After an assignment I expect the assigned-to vector to have the same value and state as the vector is assigned from. Why should I incur and have to drag around excess capacity.
From a quick scan of the standard I am not sure that the standard guarantees that capacity is kept constant across assignment from a smaller vector. (It would be kept across an invocation of vector::assign(...)
, so that may be the intent.)
If I care about memory efficiency, I have to call vector::shrink_to_fit()
after assignment in many cases, if the assignment doesn't do this for me.
Copy and swap has shrink-to-fit semantics. Actually it was the usual C++98 idiom for shrink-to-fit of standard containers.
since next v1.push_back() calls don't have to force new reallocations
(in other words: freeing already available memory, then reallocating
it to grow the vector doesn't make much sense).

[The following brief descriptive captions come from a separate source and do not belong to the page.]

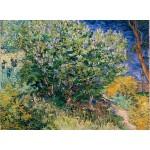 Puzzle  Grafika-02789 Vincent Van Gogh - Lilas, 1889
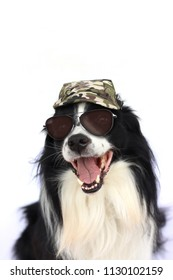 Dog in sunglasses and army masked cap. The breed is black and white border collie. The background is white.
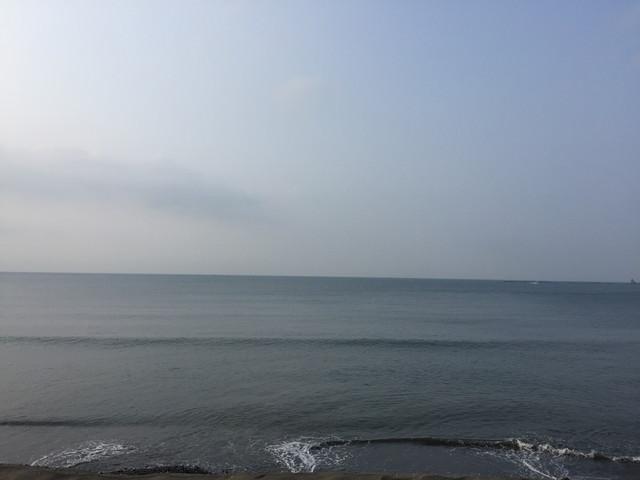 茅ヶ崎ファロス波情報 2019.06.20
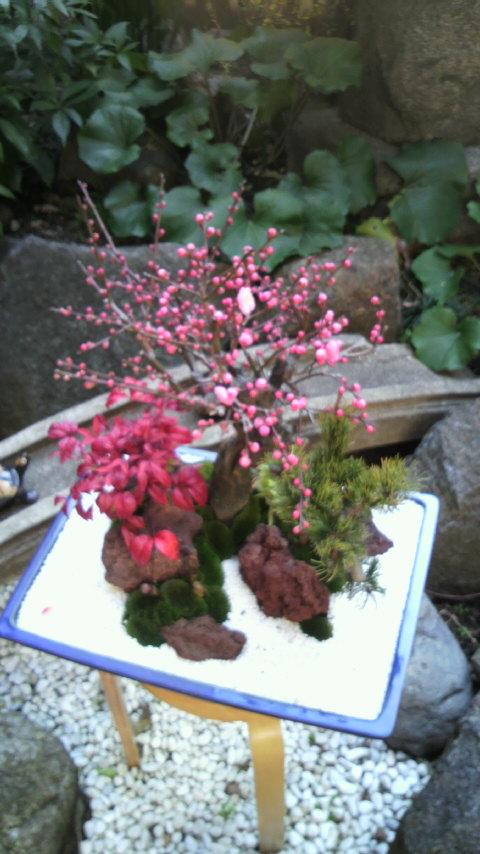梅が咲きました。_f0052181_20441259.jpg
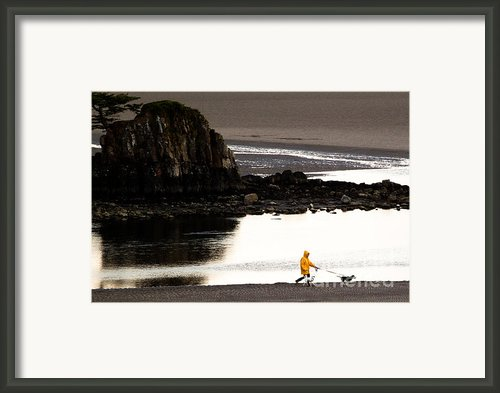Raincoat Dog Walk Framed Print By John Daly
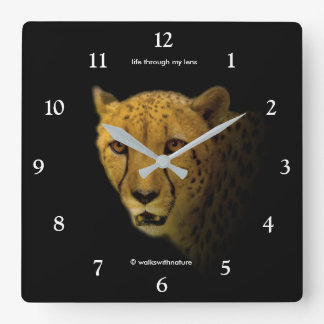 Trading Glances with a Magnificent Cheetah Square Wall Clock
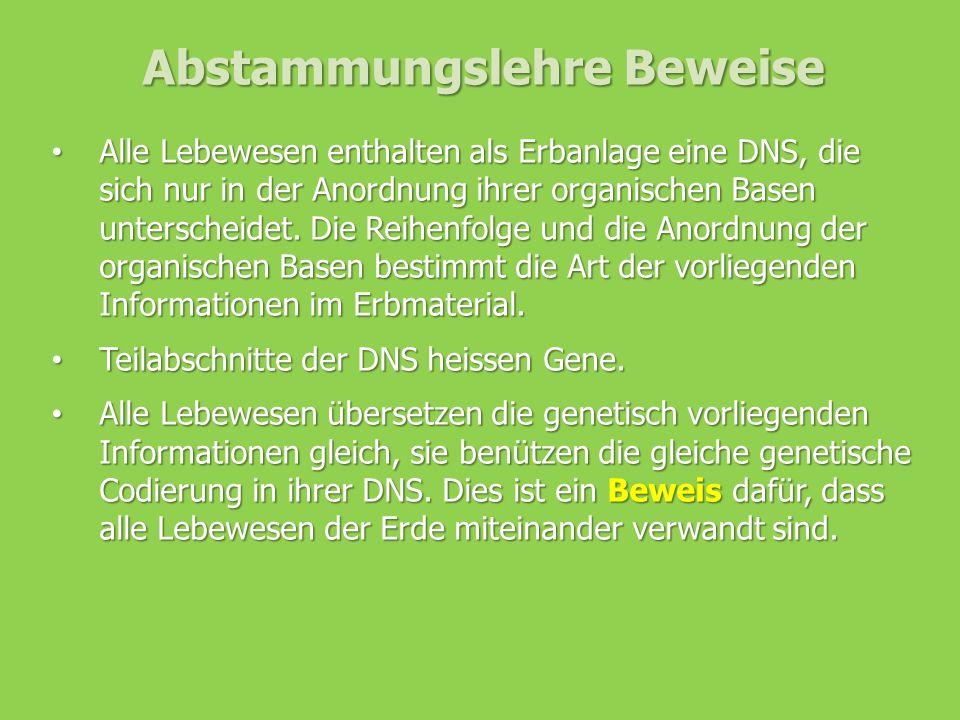 Abstammungslehre Beweise Alle Lebewesen enthalten als Erbanlage eine DNS, die sich nur in der Anordnung ihrer organischen Basen unterscheidet. Die Rei
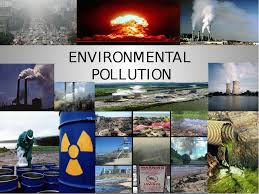environmental pollution essay edu essay what is environmental pollution essay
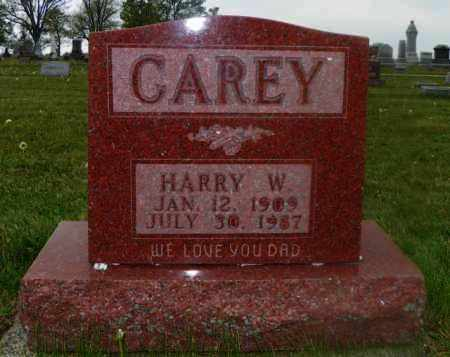 CAREY, HARRY W. - Shelby County, Ohio | HARRY W. CAREY - Ohio Gravestone Photos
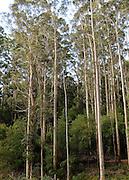 AUSTRALIA - BEDDELUP A general view Karri Trees in  Western Australia. 11/01/2010. STEPHEN SIMPSON...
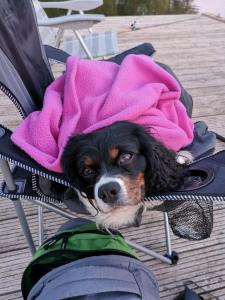 Haustiere von Gästen der Unterkunft Ferienhäuser Pannier I und II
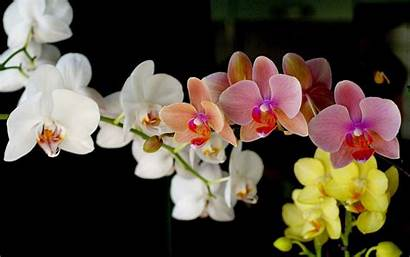 Orchid Wallpapers Colour Orchids Pretty Background Gorgeous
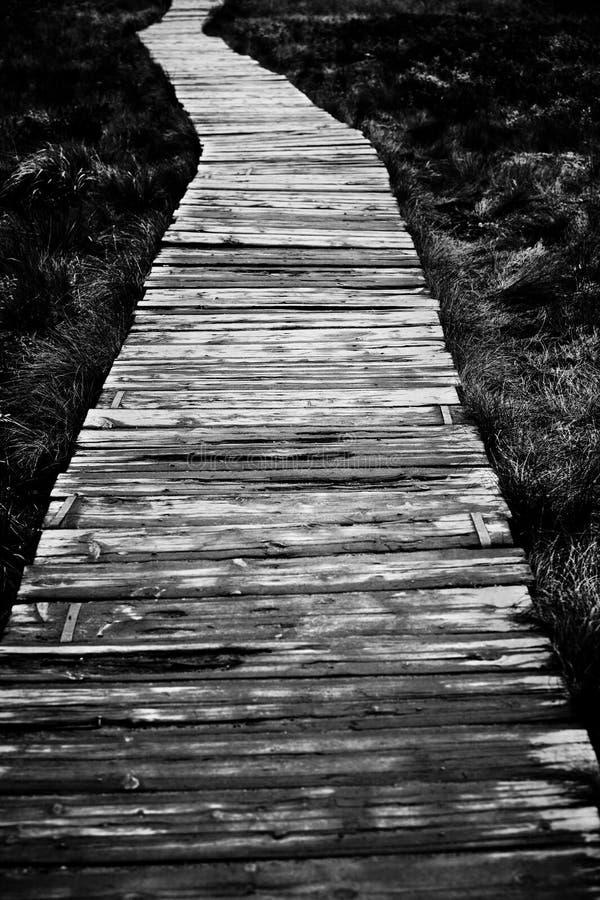 Strada di legno immagini stock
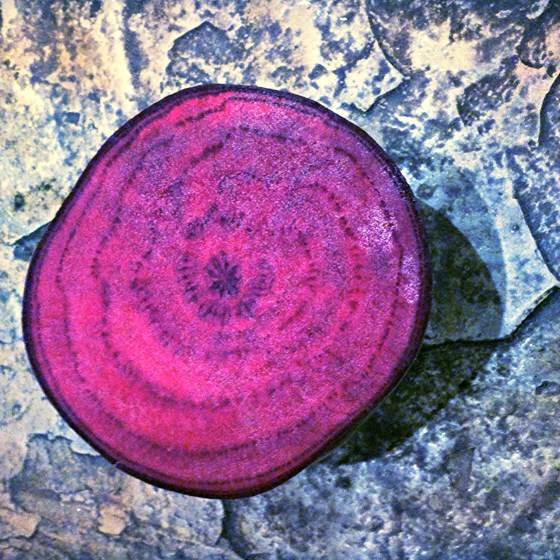 beet cross section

True, but that depends on your usage patterns. If you assign vectors and then continue to add to them, keeping any pre-existing capacity makes sense. If you assign a vector after you have built its contents, you may not want to keep excess capacity allocated.
But, if the same assignment is done with the class having the vector
as data member, the behavior is different, and after the assignment
the bigger capacity is not kept.
True, if you do copy and swap in that class. Doing that will also copy and swap contained vectors, and as mentioned above that is a way to achieve shrink to fit.
If the copy-and-swap idiom is not used, and copy operator= and move
operator= are implemented separately, then the behavior is as expected
(as for ordinary non-member vectors).
As discussed above: it is debatable whether that behavior is as expected.
But if it fits your usage patterns, i.e. if you want to continue to grow a vector after it was assigned from another that may have been smaller than the prior value, then you can indeed gain some efficiency by using something that does not drop existing excess capacity (for example vector::assign
).
Why is that? Should we not follow copy-and-swap idiom and instead
implement operator=(const X& other) (copy op=) and operator=(X&&
other) (move op=) separately for optimum performance?
As discussed, if it fits your usage pattern and if performance of that assign and append sequence is critical, then you could indeed consider not using swap and copy for assignment. The main purpose of swap and copy is minimal implementation (avoidance of duplicated code) and strong exception safety.
If you opt for a different implementation for maximum performance, you'll have to take care of exception safety yourself and you'll pay a price in code complexity.